Each will be accompanied by the necessary data (graph/answer) as user messages. We’ll also ensure to include in these prompts any specific format requirements (like JSON only, etc.).

Finally, although this MVP is focused only on GDPR Q&A, the architecture is generic. In the future, we could extend the graph to a fuller “persona graph” that includes not just GDPR but other domains (security practices, business context, etc.), and incorporate external data (for instance, pulling some public info on the company to pre-populate the graph). We could also integrate a proper graph database (like the mentioned MGraph-DB in Dinis’s research) to persist and query these graphs, and use serverless functions to offload the LLM calls. But those are beyond the scope of the current task. The immediate next step after this MVP works is likely to refine the prompts (making the conversation as efficient as possible) and improve the UI (possibly adding that graph visualization or more interactivity in the confirmation step).
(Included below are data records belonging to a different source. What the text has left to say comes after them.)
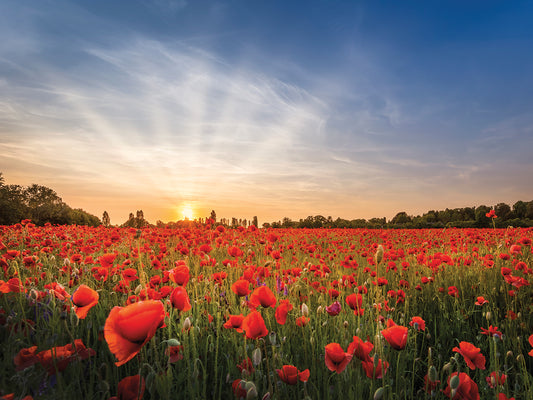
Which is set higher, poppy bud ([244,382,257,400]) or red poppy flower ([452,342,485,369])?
poppy bud ([244,382,257,400])

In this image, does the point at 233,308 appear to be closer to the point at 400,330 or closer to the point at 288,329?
the point at 288,329

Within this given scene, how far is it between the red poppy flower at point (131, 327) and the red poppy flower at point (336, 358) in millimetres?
810

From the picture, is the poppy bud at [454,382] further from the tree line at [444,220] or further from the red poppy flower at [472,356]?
the tree line at [444,220]

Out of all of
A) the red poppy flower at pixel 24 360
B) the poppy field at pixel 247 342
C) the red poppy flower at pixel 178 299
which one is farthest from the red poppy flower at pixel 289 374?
the red poppy flower at pixel 24 360

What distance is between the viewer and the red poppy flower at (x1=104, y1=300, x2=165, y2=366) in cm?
112

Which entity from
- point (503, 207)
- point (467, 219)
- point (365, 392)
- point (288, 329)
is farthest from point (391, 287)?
point (503, 207)

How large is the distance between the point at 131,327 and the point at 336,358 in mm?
926

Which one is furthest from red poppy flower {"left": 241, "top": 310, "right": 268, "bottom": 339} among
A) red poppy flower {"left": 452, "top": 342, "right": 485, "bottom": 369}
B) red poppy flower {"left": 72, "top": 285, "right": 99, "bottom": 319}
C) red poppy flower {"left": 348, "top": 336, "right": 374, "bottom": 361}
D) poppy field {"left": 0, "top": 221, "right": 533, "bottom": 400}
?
red poppy flower {"left": 452, "top": 342, "right": 485, "bottom": 369}

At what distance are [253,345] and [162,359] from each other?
2.32 feet

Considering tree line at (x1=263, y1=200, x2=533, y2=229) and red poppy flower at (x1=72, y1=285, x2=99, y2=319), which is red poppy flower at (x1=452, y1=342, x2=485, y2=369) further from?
tree line at (x1=263, y1=200, x2=533, y2=229)

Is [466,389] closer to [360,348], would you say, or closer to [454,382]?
[454,382]

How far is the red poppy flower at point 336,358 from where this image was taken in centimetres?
149

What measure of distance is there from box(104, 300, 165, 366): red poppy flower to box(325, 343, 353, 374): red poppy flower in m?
0.81

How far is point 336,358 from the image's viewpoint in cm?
150
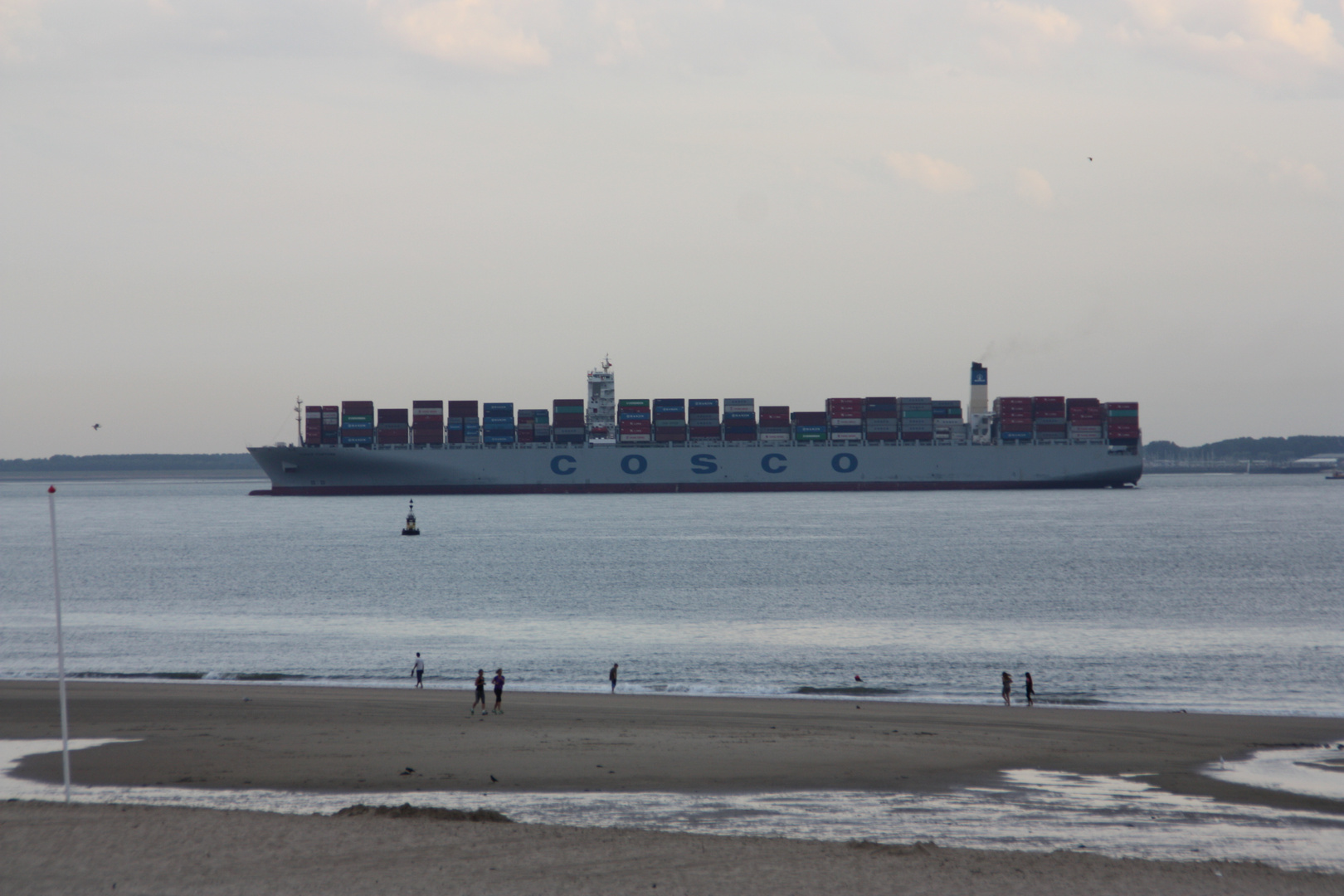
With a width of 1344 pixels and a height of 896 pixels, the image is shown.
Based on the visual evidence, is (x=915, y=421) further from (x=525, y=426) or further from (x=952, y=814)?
(x=952, y=814)

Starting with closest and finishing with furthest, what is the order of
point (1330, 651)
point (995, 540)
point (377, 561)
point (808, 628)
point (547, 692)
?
1. point (547, 692)
2. point (1330, 651)
3. point (808, 628)
4. point (377, 561)
5. point (995, 540)

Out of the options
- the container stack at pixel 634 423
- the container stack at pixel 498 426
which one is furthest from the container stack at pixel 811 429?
the container stack at pixel 498 426

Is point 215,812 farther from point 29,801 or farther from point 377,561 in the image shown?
point 377,561

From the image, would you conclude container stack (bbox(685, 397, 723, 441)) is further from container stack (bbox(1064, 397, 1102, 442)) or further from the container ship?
container stack (bbox(1064, 397, 1102, 442))

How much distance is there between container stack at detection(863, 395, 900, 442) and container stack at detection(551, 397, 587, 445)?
23.3 meters

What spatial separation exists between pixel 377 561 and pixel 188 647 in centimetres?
1982

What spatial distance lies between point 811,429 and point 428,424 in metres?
30.9

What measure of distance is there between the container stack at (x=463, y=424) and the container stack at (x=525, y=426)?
10.5 ft

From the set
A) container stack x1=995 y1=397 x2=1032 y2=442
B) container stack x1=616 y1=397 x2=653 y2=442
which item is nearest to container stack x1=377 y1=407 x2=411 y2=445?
container stack x1=616 y1=397 x2=653 y2=442

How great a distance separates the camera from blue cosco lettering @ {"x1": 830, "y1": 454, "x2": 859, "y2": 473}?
82375 millimetres

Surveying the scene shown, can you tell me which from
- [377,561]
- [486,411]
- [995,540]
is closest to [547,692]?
Result: [377,561]

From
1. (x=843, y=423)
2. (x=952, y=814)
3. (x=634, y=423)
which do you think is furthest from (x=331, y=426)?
(x=952, y=814)

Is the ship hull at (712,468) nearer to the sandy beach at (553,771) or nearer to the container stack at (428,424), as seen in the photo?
the container stack at (428,424)

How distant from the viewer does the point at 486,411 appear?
3243 inches
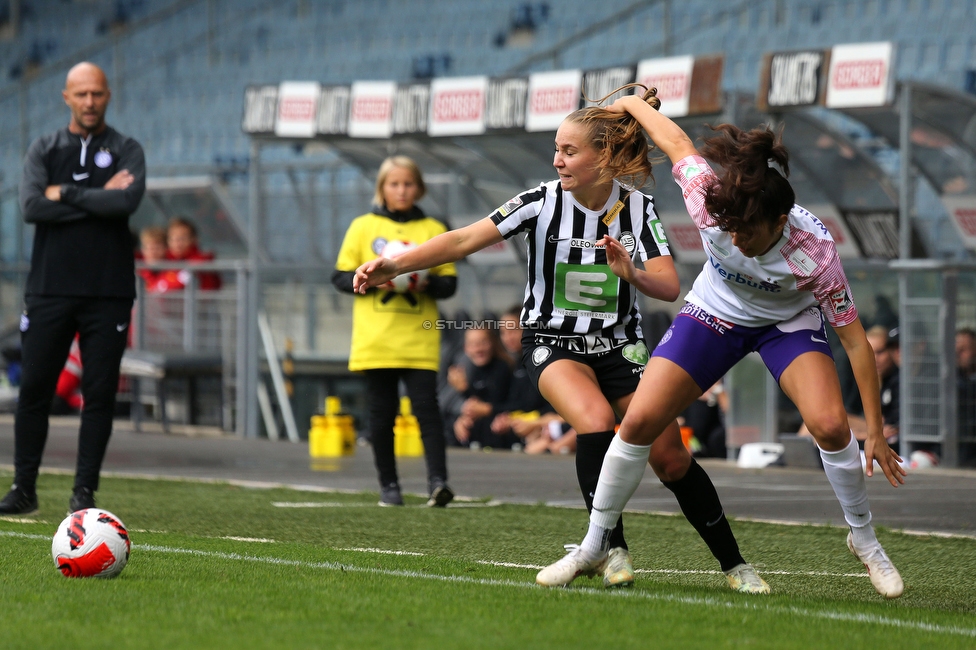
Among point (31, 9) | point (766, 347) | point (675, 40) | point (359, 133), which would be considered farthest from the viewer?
point (31, 9)

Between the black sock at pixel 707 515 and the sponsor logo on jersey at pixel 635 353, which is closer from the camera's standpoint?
the black sock at pixel 707 515

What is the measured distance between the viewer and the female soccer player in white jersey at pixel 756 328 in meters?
4.62

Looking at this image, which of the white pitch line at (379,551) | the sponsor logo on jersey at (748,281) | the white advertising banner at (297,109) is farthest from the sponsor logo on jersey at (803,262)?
the white advertising banner at (297,109)

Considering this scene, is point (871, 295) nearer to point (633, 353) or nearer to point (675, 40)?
point (633, 353)

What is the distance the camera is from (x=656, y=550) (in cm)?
635

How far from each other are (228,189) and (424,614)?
48.3ft

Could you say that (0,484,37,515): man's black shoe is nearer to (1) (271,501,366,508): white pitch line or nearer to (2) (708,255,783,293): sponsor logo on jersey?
(1) (271,501,366,508): white pitch line

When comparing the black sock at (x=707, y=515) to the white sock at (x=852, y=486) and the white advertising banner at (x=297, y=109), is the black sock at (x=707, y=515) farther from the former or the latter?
the white advertising banner at (x=297, y=109)

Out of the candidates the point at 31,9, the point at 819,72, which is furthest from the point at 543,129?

In conclusion, this technical brief provides the blueprint for an LLM-powered, no-backend chatbot that dynamically builds a semantic graph of a user’s GDPR compliance posture and provides tailored recommendations. By following this design, an LLM (with “vibe coding” techniques) should be able to generate the necessary front-end code and logic. The result will demonstrate a powerful pattern: using GenAI to turn a boring compliance questionnaire into an engaging, interactive experience that yields a personalized knowledge graph and actionable insights. This not only makes data collection more pleasant for the user, but also enhances the quality and trustworthiness of the output (since the user is involved at each step). The MVP will serve as a foundation for further development, such as expanding the graph’s scope (persona graphs) and integrating deeper analytics or multi-session capabilities in the future.